Okay, the code above works to calculate what I want! It's just not the most elegant. The for loop has to have about a million different statements. Maybe I will try to clean it up in the future. But for now I'll stick with it.

Without calculating per 100,000 people (yet), its pretty clear to see men are victims of gun violence drastically more frequently than women, regardless of race.

# Suicide by Gun in Men and Women

You often here talk about men committing suicide far more frequently than women. We can't completely answer this question with these data, because it is only gun violence, but we can answer this question in the context of guns.

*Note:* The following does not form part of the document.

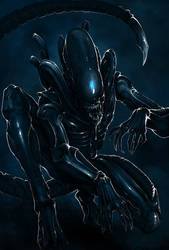 Xenomorph by RoyDante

Do men commit more suicide by gun than women?

In [14]:
# For this we can access the list we already created up above: Intents.
# But we need a list populated with genders
sexes = []
for row in gun_data:
    sexes.append(row[5])
    
# Print a couple rows just to verify we have sexes
print(sexes[:10])
    
suicide_sex_counts = {}
for idx, sex in enumerate(sexes):
    if intents[idx] == 'Suicide' and sex not in suicide_sex_counts:
        suicide_sex_counts[sex] = 0
    if intents[idx] == 'Suicide' and sex in suicide_sex_counts:
        suicide_sex_counts[sex] += 1

# Just printing again to make sure that it worked
print(suicide_sex_counts)


['M', 'F', 'M', 'M', 'M', 'M', 'M', 'M', 'M', 'M']
{'M': 54486, 'F': 8689}


Okay, so it seems there are far more men who commit suicide by gun, total. But again. I see no need here to do any sort of weighting by population. Given the most basic of probabilities, the United states should the 50/50 men and women.

So these data show that men commit suicide by gun approximately 6.3 times more often than women.

# Gun Deaths by Education Level

Within this data set, there is a variable that notes the education level of the victim. This variable has five levels:

1 - Less than high school
2 - Graduated from high school or equivalent
3 - Some college
4 - At least graduated from college
5 - Not Available

Here, I want to remove people who we don't have education data for, because it just muddies the waters. Lets remove them and just look at counts again - gun deaths by education level.

In [33]:
# Make a quick list of educations, getting rid of the NAs and the 5s
education = []

for row in gun_data:
    if row[10] != '5' and row[10] != 'NA':
        education.append(row[10])

# Make our empty dictionary in which we'll store this information
educ_counts = {}

# Populate the dictionary!
for level in education:
    if level not in educ_counts:
        educ_counts[level] = 1
    else:
        educ_counts[level] += 1
        
print(educ_counts)

{'1': 21823, '3': 21680, '2': 42927, '4': 12946}


As I suspected, as eduction goes up, the number of deaths by gun goes down (kind of). Really, it just seems like less gun deaths for college grads. Interestingly, it seems like the most death by gun was in the 'high school grad' category.

I suspect this is because the proportion of the population that hasn't graduated high school is a lot lower than the proportion of the population that has. So I suspect if you had data to make a set of anchors here (e.g., to calc deaths per 100,000), we would see a linear(ish) decrease. 

As such, these numbers are generally kind of impossible to interpret because I don't know anyhing about the population (e.g., likely that college grads are a small population, just like people who haven't graduated high school).

# Summary!

That's all for now! 

I've analyzed the demographic data in a handful of different ways. We've seen that African American's are the most likely to be killed by gun, both generally and via homicide. We've also seen that men commit suicide by gun approximately 6 times more often than women do. Lastly, we also gleaned a little bit of info about gun death by education level but it's hard to make any sense of those data without general population rates. 

Maybe I will revisit this data set once I get a little bit more comfortable with data visualizations. Then I can do something a little bit more exciting with this notebook. Right now, the insights are interesting but there is no useful and engaging visualizations. Stay tuned!